Home | About | Sematext search-lucene.com search-hadoop.com
 Search Hadoop and all its subprojects:

Switch to Threaded View
HBase, mail # user - Online/Realtime query with filter and join?


Copy link to this message
-
Re: Online/Realtime query with filter and join?
Doug Meil 2013-12-02, 18:58

You are going to want to figure out a rowkey (or a set of tables with
rowkeys) to restrict the number of I/O's. If you just slap Impala in front
of HBase (or even Phoenix, for that matter) you could write SQL against it
but if it's winds up doing a full-scan of an Hbase table underneath you
won't get your < 100ms response time.

Note:  I'm not saying you can't do this with Impala or Phoenix, I'm just
saying start with the rowkeys first so that you limit the I/O.  Then start
adding frameworks as needed (and/or build a schema with Phoenix in the
same rowkey exercise).

Such response-time requirements make me think that this is for application
support, so why the requirement for SQL? Might want to start writing it as
a Java program first.

On 11/29/13 4:32 PM, "Mourad K" <[EMAIL PROTECTED]> wrote:

>You might want to consider something like Impala or Phoenix, I presume
>you are trying to do some report query for dashboard or UI?
>MapReduce is certainly not adequate as there is too much latency on
>startup.
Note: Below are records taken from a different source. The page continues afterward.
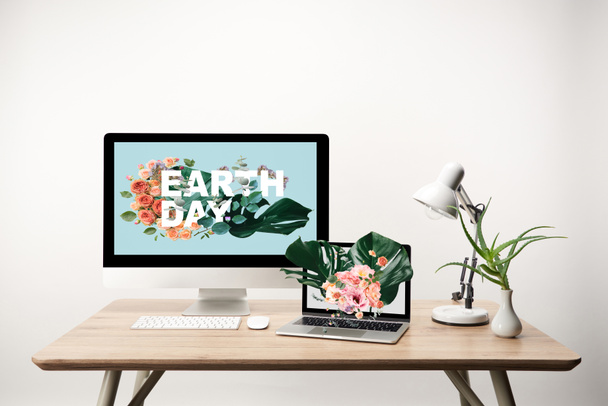 Föld nap illusztráció a idegen rádióadást figyel számítógép és laptop-val monstera levelek és virágok ábrán látható a képernyőn, a fából készült asztal - Fotó, kép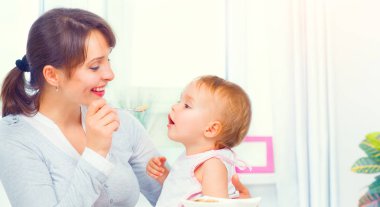 Anne küçük kızını kaşıkla besliyor. Bebek maması. Sağlıklı fa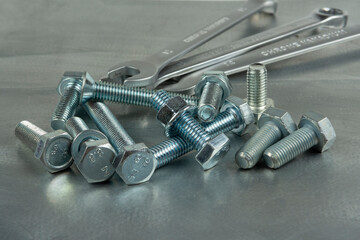 Tool for assembling threaded connections. Wrenches, nuts and bolts. Close-up on the background of a metal blank.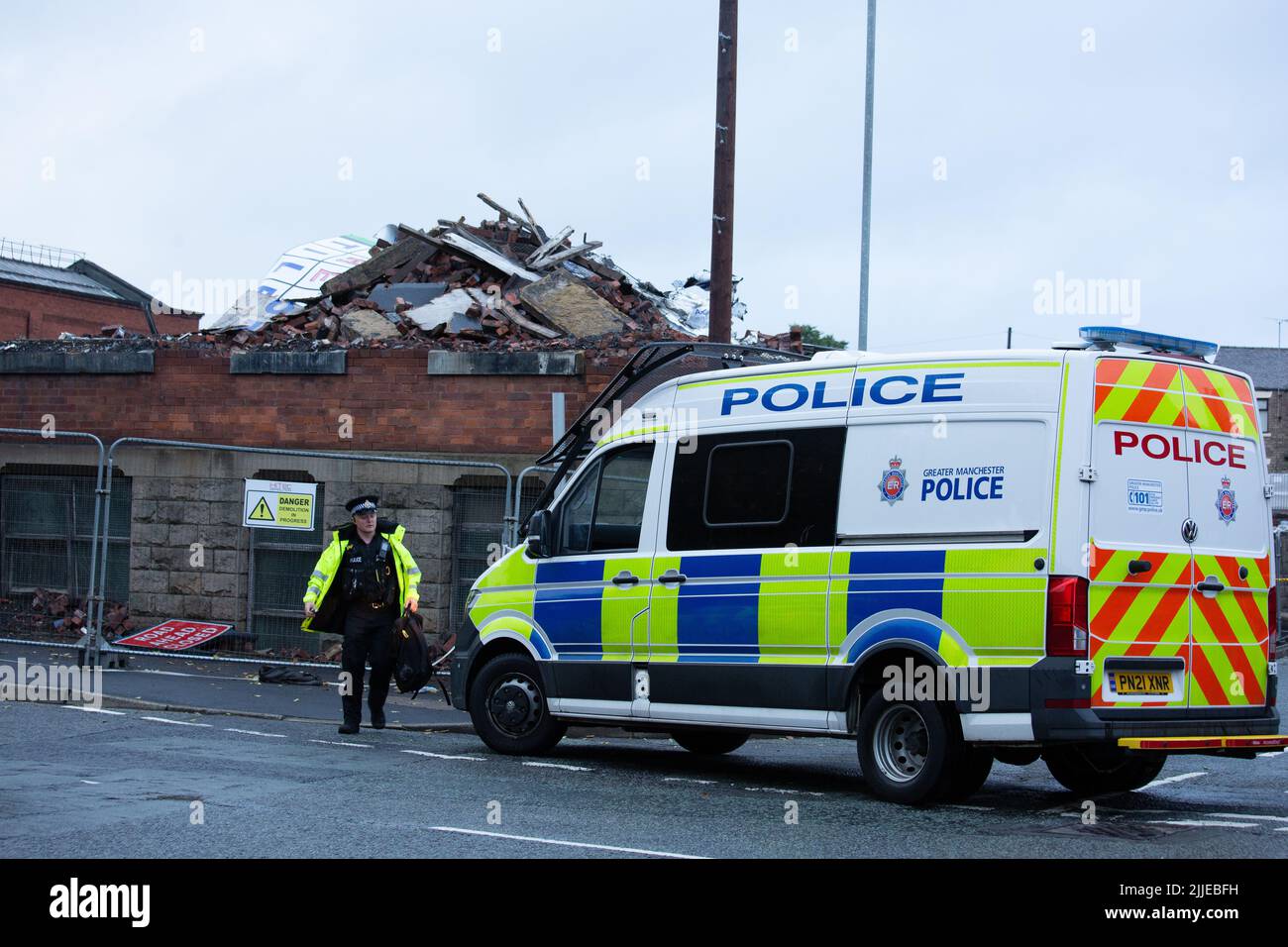 25.7.2022 Oldham Greater Manchester A strong police presence in force at the Bismark House Mill where human remains have been found at the site of the Oldham warehouse fire. Stock Photo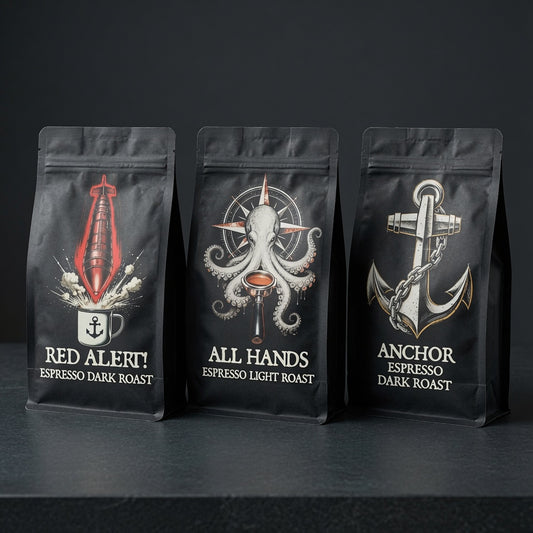 Three coffee bags with maritime-themed designs on a dark background
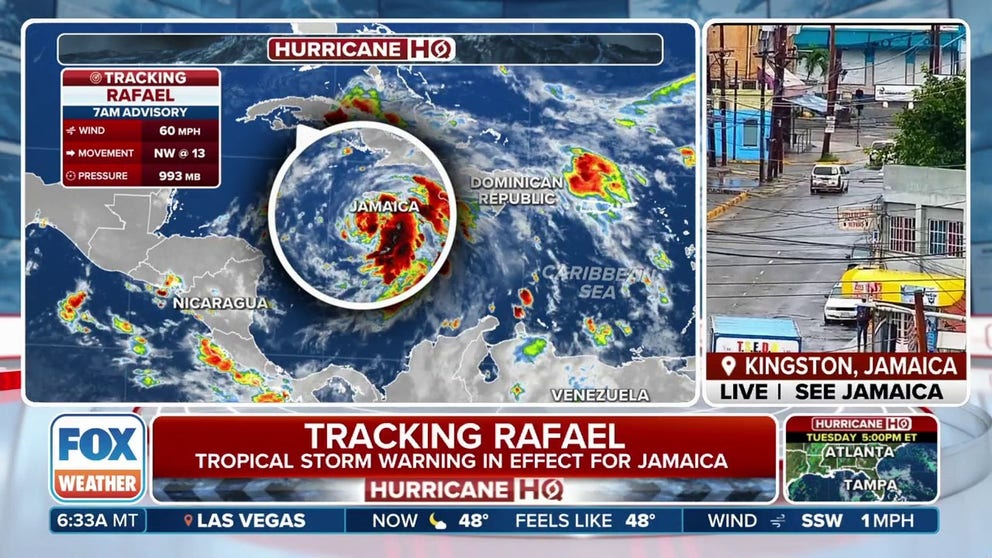 Tropical Storm Rafael is continuing to batter the western Caribbean with strong winds and torrential rain as the late-season system continues to gain strength on its journey to the north where it's likely to intensify into a hurricane before emerging in the Gulf of Mexico.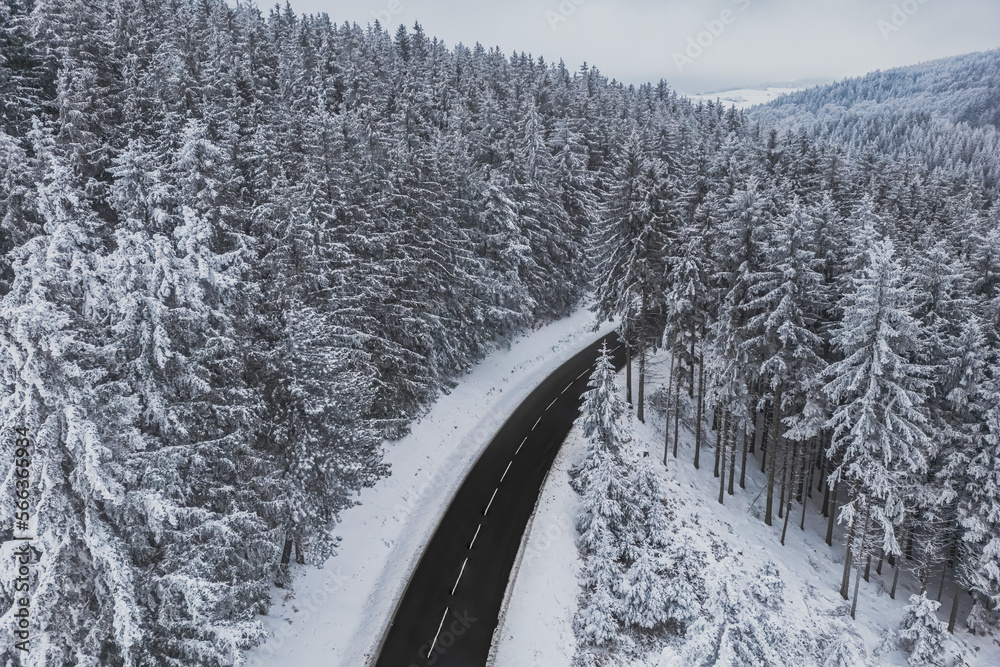 Snow-covered trees in the forest and asphalt road line in the mountains. Winter landscape in the mountains. Aerial drone panoramic photo. Snow-covered trees in the forest and asphalt road line in the mountains. Winter landscape in the mountains. Aerial drone panoramic photo.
If you want to give this a try, cdh4 and Impala are a good start.
>
>Mouradk
>
>On 29 Nov 2013, at 10:33, Ramon Wang <[EMAIL PROTECTED]> wrote:
>
>> The general performance requirement for each query is less than 100 ms,
>> that's the average level. Sounds crazy, but yes we need to find a way
>>for
>> it.
>>
>> Thanks
>> Ramon
>>
>>
>> On Fri, Nov 29, 2013 at 5:01 PM, yonghu <[EMAIL PROTECTED]> wrote:
>>
>>> The question is what you mean of "real-time". What is your performance
>>> request? In my opinion, I don't think the MapReduce is suitable for the
>>> real time data processing.
>>>
>>>
>>> On Fri, Nov 29, 2013 at 9:55 AM, Azuryy Yu <[EMAIL PROTECTED]> wrote:
>>>
>>>> you can try phoniex.
>>>> On 2013-11-29 3:44 PM, "Ramon Wang" <[EMAIL PROTECTED]> wrote:
>>>>
>>>>> Hi Folks
>>>>>
>>>>> It seems to be impossible, but I still want to check if there is a
>>>>>way
>>> we
>>>>> can do "complex" query on HBase with "Order By", "JOIN".. etc like we
>>>> have
>>>>> with normal RDBMS, we are asked to provided such a solution for it,
>>>>>any
>>>>> ideas? Thanks for your help.
>>>>>
>>>>> BTW, i think maybe impala from CDH would be a way to go, but haven't
>>> got
>>>>> time to check it yet.
>>>>>
>>>>> Thanks
>>>>> Ramon
>>>